You win some, you lose some

It wasn’t so much that he lost, as how badly. PPP chief Bilawal Bhutto came in third in NA-127. The winner was the PML-N’s Attaullah Tarar, who got 98,210 votes, beating Zaheer Abbas Khokhar, the PTI-backed independent by 15,980 votes. Bilawal was third with 15,005 votes. In short, he didn’t even get as many votes as Tarar’s lead over Khokhar.

Yet Bilawal, or at least his handlers, claimed that the election had been rigged, not by the conventional means of ballot stuffing and booth capturing, or mass impersonations, but at the level of the returning officer, where the vote totals were tampered with. Now tampering is possible, but on what scale. A narrow result may be reversed, but where there is a lead of 83,000 votes, that is not so easily covered.

I would suspect that somebody from the constituency organization is probably making flustered excuses after first having made extravagant (and unjustified) promises. After all, perhaps luckily, Bilawal wasn’t really depending on this constituency to get into the National Assembly. He did win two seats, in Qamber-Shahdadkot and Larkana.

However, his loss in Lahore has been blamed by his team as being because of the internet outage on polling day, which is said to have allowed the rigging to take place. I’ve been following elections since 1988 closely, to try to find out how they are rigged. I haven’t been able to establish how the rigging is done. What I’ve learnt is that if rigging takes place, then it is only on hotly contested seats. How hotly? I really can’t say. But I would trust any margin over 10,000. If anyone thinks that if someone is behind by 83,000 votes, that can be covered, he’s got another think coming.

OLf course, there’s the hardcore argument, which is that this result is what was being planned all along, right from the time that Imran was removed from office. The idea was to give him the sort of shock that he needed. Why does no one accept that the results were probably fair. Not overall, because there was all sorts of pre-poll rigging. This is the time when hardcore politicians have to worry. The real question is how many MPAs- or MNAs-elect, who had obtained PTI tickets, but who contested independently, will resist the greater national interest, and suddenly realize that they can’t support those guilty of the May 9 attacks?
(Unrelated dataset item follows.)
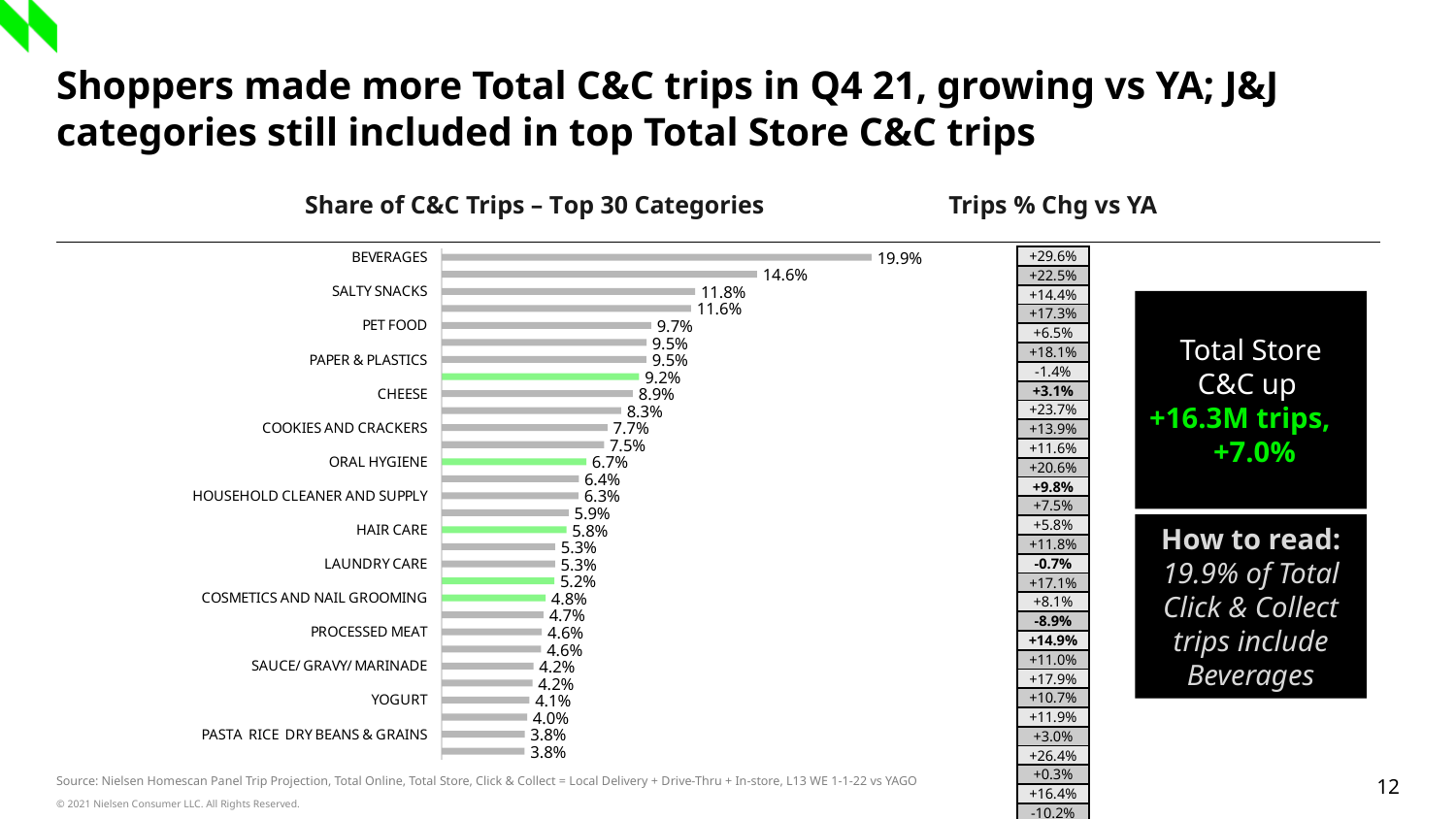
Which has a larger share of C&C trips, Pet Food or Cheese? Pet Food What is the share of C&C trips for Oral Hygiene? 6.7% What is the lowest share value shown on the chart? 3.8% How much larger is the share for Beverages than for Salty Snacks, in percentage points? 8.1 What is the share of C&C trips for Salty Snacks? 11.8% What is the share of C&C trips for Beverages? 19.9% Do the bar values increase or decrease going from the top of the chart to the bottom? Decrease What type of chart is used to show the Share of C&C Trips – Top 30 Categories? Bar chart Which category has the highest share of C&C trips? Beverages How many categories are plotted in the Share of C&C Trips chart? 30 What is the share of C&C trips for Pasta Rice Dry Beans & Grains? 3.8% What is the share of C&C trips for Hair Care? 5.8%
Back in 1992, when India was having elections (Rajiv Gandhi was still alive, though that was the election when he was killed), when someone said: “Hum ne kaha Pappu Yadav ko ticket do. Woh chaar panch so booth capture karega, election jeet jaiga. Magar Pappu Yadav ko ticket nahin diya.” He was explaining why a particular party was likely to lose a certain seat. Luckily, we had previously avoided candidates like Pappu Yadav. This election, it seems that there have been a few incidents.

Note: Pappu Yadav’s ability to capture 400 or 500 booths had nothing to do with government or establishment support. He had developed that ability independently. The sort of criminalization that has happened in Indian politics has not occurred in ours. I don’t think anyone can capture a single booth without being helped. Amd I’ve not heard of criminals getting into politics. Politicians involved in criminal activities, yes. Criminal connections. But actually committing crimes, no. Real crimes, like murder and extortion, not namby-pamby ones like money laundering or income beyond means. The crimes for which Imran has been convicted would be laughed at by any self-respecting Indian politician.

One of the less noticed features of this elections was the return of former Nigerian President Goodluck Jonathan to Pakistan after being here for the D-8 Summit in 2012. He was head of the Commonwealth Observers Group. I don’t know how effective he was. Because instead of his trademark hat, a fedora tilted back, like an American teenager in the 1950s (does anyone remember Big Moose in the Archie Comics? Yes, that’s it), he sported a sort of baseball cap, as worn by the modern American teenager.

But I don’t know if Maulana Fazlur Rehman’s pain at defeat is any less. I mean, losing is one thing, but losing to Ali Amin Gandapur is painful. And here the haircut factor is important. But by that token, Ali Wazir should have won. He didn’t. Speaking of hair, Latif Khosa won in Lahore, but Safdar Abbassi lost in Larkana. It seems a shining dome can only go so far. Ask Nawaz.